Авдотья, правда, стала теперь посвободнее. Не было двух праликов — и никого на свете больше не было. Незачем волноваться, некого бить, не на кого жаловаться, но и не с кем дома сказать слова.
Встретив как‑то Лизу, Авдотья сапнула носом:
— Вот, барыня–милок, и дождалася… Враз и отчистилась…
Дома Лиза, сидя с матерью за обедом, сказала внезапно:
— Все‑таки мне очгнь жаль Авдотью.
Варвара Андреевна повернула к ней свой тонкий профиль и взглянула темными, красивыми глазами.
— Ведь она сама того хотела. Сколько раз говорила. А старуху, в сущности, заколотила.
— Да, но все‑таки…
Лиза осталась при своем.
— Ты всегда, с детства была мягкосердечна…
Разговор был разговором, канул, как и все, в пучину дней. Дни же набегали, пролетали. Мужики в Кочках хозяйничали, бабы возились с горшками и печками, Лиза учила, Варвара Андреевна наблюдала, Авдотья, как и рань ше, все носилась. Казалось иной раз, при виде поджарой бабы с котомкой и палкой, без устали над снегами шагающей, что, и правда, сам ветер несет ее…
Наступал Новый год. Ледяное встает солнце, в молочно–розовеющем дыму, с востока ветер, обжигающий как пламенем, снег на буграх блестит чешуйками, режущими глаза, нет сил смотреть, только бы укрыться, отвернуть голову в затишье. поднятого воротника. Но какой скрип са ней! Какая музыка шипенья, визгов, свиста!
Она иной бывает в дни метели. Тогда гудят какие‑то могучие басы, и ухает, и бьет — на флигель, где ютятся Лиза с матерью, вдруг налетит целая рать бешеная, хлопнет, затрясет крышей, ахнет в трубе, смолкнет на мгновение, чтобы дать место следующей, и к утру так навьет сугроб у сеней, что не отворить двери — откапывают.

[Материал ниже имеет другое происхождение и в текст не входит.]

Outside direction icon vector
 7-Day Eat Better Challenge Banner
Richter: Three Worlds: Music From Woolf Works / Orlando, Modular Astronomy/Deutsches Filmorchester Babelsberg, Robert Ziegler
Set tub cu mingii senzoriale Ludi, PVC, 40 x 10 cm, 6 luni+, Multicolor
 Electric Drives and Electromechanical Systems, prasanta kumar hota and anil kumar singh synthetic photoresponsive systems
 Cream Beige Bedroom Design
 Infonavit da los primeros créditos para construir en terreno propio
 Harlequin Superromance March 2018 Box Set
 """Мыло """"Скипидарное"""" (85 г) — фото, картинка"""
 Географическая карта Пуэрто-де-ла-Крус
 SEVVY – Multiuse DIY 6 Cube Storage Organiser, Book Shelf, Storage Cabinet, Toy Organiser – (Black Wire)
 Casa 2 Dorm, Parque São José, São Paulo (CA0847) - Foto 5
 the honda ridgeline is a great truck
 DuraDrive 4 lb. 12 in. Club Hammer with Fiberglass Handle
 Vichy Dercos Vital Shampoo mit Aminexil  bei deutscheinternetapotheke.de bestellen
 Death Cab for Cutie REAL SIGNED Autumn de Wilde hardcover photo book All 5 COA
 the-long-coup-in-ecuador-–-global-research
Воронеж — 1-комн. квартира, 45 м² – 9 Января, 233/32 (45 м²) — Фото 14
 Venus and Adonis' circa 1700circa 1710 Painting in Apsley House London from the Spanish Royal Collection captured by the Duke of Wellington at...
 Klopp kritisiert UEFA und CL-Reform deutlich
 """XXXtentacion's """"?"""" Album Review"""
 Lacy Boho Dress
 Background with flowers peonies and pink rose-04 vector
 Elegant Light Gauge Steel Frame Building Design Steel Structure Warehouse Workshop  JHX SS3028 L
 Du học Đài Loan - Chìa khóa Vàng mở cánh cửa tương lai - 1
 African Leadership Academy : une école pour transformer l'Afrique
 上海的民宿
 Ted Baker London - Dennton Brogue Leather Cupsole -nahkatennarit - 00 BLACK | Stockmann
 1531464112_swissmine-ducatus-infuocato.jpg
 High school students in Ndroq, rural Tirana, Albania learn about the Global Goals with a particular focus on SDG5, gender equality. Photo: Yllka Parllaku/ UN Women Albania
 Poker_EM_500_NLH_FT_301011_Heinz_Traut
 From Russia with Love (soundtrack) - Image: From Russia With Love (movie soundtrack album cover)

В такой день возвращалась Авдотья домой из Аленки на. Вышла сразу же после обеда. Было бело, дымно–молочно, не очень уж холодно — она зашагала своими ходулями, но через час приустала. Забрела в Выселки, к тетке Агафье, погреться, вздохнуть. Агафья дала ей даже чайку. Выпив, та вовсе воспрянула. Хоть и темнело, решила идти.
— Я тут, милок, одним духом… Рощицу пробегу, а уж там все под горку, так ветром домчит.
Рощицей, недавно вырубленной, а теперь заросшей тонкими осинками, орешником, дубками, идти было сносно. Метель бесновалась по верхам, рвала, расшвыривала по всему полю бурые листики, уцелевшие на дубках, свистела в голых ветках, наметала сугробы у штабелей дров на просеке. Но в поле пощады не было. Авдотья все же резво и упрямо шагала под гору, там в двух верстах внизу Кочки-Лесок быстро исчез, и ветер как‑то бил с разных сторон.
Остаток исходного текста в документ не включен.